Machine Learning
The authors of this review examine efforts to use machine learning (ML) algorithms during the ongoing pandemic and they focus on two main applications: diagnosis of COVID-19 and prediction of mortality risk and severity. Given that it is difficult to identify asymptomatic carriers, ML models are trained to be able to classify a patient as COVID-19 positive or negative. The articles included in the study focused on approaches based on ML that were used for predicting diagnosis of COVID-19 and the prognosis of mortality and severity which utilized simple clinical and laboratory data that were available from a public health agency. After applying inclusion/exclusion criteria, 52 articles were included in the study. The review found the XGBoost diagnostic model achieved an Area under the ROC Curve (AUC) of 97%, sensitivity of 81.9%, and specificity of 97.9%. Features that ranked highest by the model to predict COVID-19 diagnosis were mean corpuscular hemoglobin concentration (MCHC), eosinophil count, albumin, international normalized ratio (INR), and prothrombin activity percentage. Further, features that differentiated COVID-19 and other viral infections were MCHC, eosinophil ratio, prothrombin, INR, prothrombin activity percentage, and creatinine. The review identified another study that used data from the U.S. Department of Veterans Affairs. The study also used XGBoost for modeling and it achieved a specificity of 86.8%, a sensitivity of 82.4%, and an overall accuracy of 86.4%. The study found that that the top 5 features of importance were: serum ferritin, white blood cell count, eosinophil count, patient temperature, and C-reactive protein.
The Random Forest (RF) model found features that had not received considerable attention with diagnosis such as total protein, calcium, magnesium and basophils. The authors indicate that these features played an irreplaceable role in the RF algorithm, indicating that they have great potential as diagnostic markers in clinical practice for COVID-19. The method’s performance on an independent test set was consistent with that achieved on the training set, with an AUC of 99.26%, a sensitivity of 100%, and a specificity of 94.44. Other studies have also corroborated the potential of the RF model for decision-making, planning, and response. There are a number of other models mentioned in the article that have potential for accurate predictions and serve as effective diagnostic tools.
A related study deployed machine learning approaches for predicting the spread of COVID-19. Data were obtained from Johns Hopkins University, World Health Organization, and Worldometer.

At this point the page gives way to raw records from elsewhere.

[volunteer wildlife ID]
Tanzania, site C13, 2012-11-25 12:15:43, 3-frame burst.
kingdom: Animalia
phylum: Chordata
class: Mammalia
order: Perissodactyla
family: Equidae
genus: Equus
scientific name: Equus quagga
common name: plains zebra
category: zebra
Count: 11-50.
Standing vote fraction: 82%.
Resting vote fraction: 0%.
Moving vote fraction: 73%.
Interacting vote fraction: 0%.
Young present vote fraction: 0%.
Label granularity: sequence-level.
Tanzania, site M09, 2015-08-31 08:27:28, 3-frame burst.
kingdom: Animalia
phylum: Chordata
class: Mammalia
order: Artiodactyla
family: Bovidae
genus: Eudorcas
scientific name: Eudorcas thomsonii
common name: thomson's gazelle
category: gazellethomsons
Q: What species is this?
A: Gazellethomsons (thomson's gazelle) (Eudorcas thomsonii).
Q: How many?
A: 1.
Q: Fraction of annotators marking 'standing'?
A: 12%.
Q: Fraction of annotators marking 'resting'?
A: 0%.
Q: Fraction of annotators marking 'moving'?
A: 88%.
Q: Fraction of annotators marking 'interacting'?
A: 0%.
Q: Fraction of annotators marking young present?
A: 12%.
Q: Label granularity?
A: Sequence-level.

The study was developed based on decision tree algorithms related to global real-time data. Linear regressions were also used. Experimental results showed that the algorithm was able to forecast the possible confirmed cases for the U.S. on a 7-day basis. Experimental results showed that the confirmed cases were exponentially increasing from a few hundreds of thousands to nearly two and a half million. When looking at comparisons with other pandemics, rate of spread for COVID-19 is still lower than other pandemics such as the Spanish Flu and the virus has infected more people SARS or Ebola. The authors also state that COVID-19 is more deadly than the flu, but its mortality rate of 6.87% is less compared to the mortality rates of other outbreaks such as MERS or Ebola which recorded mortality rates of 34.40 and 39.53%, respectively. According to the prediction models, COVID-19 infections globally will decline during the first week of September 2021 and will continue the decline thereafter.
ML is a promising technology employed by various healthcare providers as it may result in better scale-up, speed-up processing power and is reliable. Further, it may be able to improve treatment options and studies have shown its application in screenings & predictions, forecasting, and contact tracing.